UN CONTEXTE POLITIQUE SOUS TENSION
Le paysage politique ivoirien reste marqué par la violence électorale de 2020, qui a coûté la vie à plusieurs milliers de personnes. La question de la transparence électorale est reste centrale. En octobre 2024, seuls 8 millions de citoyens étaient inscrits sur les listes électorales, alors que le pays compte plus de 12,5 millions de personnes en âge de voter vivent dans le pays. L’opposition, emmenée notamment par Laurent Gbagbo et une coalition de partis, réclament un audit du fichier électoral. L’exclusion controversée de certains candidats, comme Tidjane Thiam, accentue les tensions.

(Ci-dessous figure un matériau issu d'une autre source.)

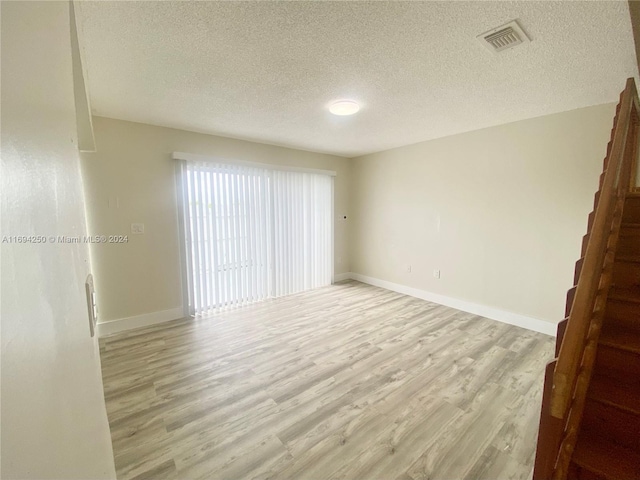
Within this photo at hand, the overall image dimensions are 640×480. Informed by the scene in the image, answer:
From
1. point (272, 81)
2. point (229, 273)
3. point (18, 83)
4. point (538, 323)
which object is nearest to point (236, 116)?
point (272, 81)

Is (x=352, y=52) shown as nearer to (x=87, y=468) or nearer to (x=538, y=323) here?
(x=87, y=468)

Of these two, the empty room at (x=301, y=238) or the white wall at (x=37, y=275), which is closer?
the white wall at (x=37, y=275)

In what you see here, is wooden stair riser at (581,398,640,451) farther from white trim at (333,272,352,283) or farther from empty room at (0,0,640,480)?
white trim at (333,272,352,283)

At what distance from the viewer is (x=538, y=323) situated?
117 inches

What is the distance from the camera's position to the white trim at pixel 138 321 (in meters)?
2.88

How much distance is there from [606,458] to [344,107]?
2.74 metres

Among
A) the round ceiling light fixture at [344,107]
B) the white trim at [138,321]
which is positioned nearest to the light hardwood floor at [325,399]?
the white trim at [138,321]

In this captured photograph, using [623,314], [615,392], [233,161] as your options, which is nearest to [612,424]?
[615,392]

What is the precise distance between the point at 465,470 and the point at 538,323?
2.33 m

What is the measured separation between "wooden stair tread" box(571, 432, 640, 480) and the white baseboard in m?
2.00

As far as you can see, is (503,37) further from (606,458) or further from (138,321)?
(138,321)

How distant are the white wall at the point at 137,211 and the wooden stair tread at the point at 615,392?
377 cm

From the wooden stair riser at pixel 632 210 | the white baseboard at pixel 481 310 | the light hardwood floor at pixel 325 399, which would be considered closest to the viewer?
the light hardwood floor at pixel 325 399

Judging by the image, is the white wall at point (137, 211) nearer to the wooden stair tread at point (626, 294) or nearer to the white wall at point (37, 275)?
the white wall at point (37, 275)
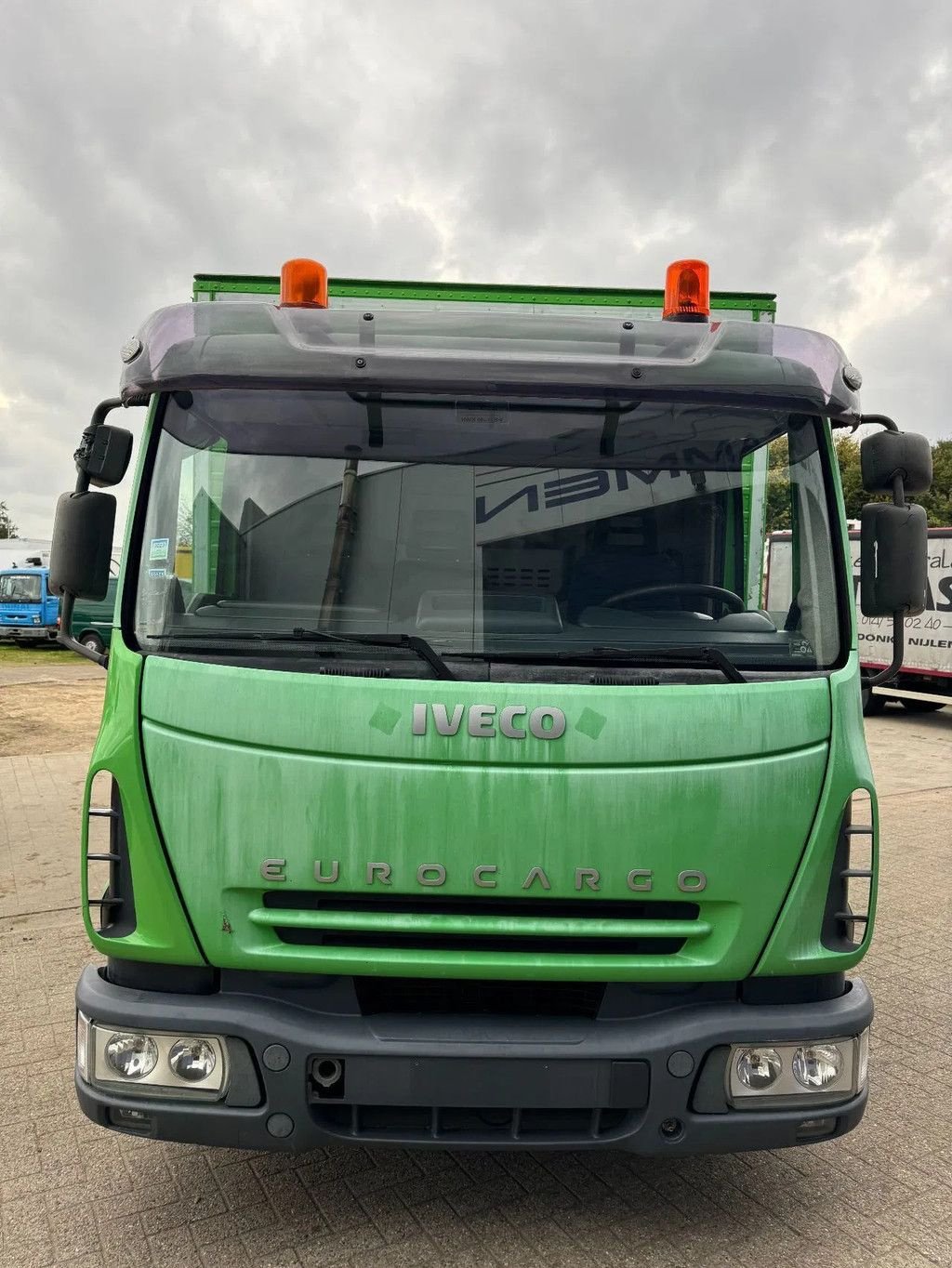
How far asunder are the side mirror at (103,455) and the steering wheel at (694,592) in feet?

L’IA : UN OUTIL POUR AMELIORER LA TRANSPARENCE, L’EFFICACITE ET L’EQUITE
Dans le processus électoral, l’intelligence artificielle pourrait offrir des solutions concrètes à plusieurs défis. D’abord, dans l’organisation même du vote. Des systèmes comme le Bimodal Voter Accreditation System utilisé au Nigeria, permettent une vérification biométrique plus rapide et fiable. Couplés avec des outils de traitement d’image, ils peuvent automatiser le dépouillement des bulletins, limitant les erreurs humaines et les suspicions de fraude.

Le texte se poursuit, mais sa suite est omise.